Information provided =>
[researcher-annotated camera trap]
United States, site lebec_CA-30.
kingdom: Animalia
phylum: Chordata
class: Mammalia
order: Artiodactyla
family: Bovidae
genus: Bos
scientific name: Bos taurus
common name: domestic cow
---
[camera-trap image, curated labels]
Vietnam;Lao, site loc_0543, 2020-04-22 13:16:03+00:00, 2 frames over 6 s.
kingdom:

What you should do => Locate the lines above that hold the word "trap". Show every one of them.

Task solution =>
[researcher-annotated camera trap]
[camera-trap image, curated labels]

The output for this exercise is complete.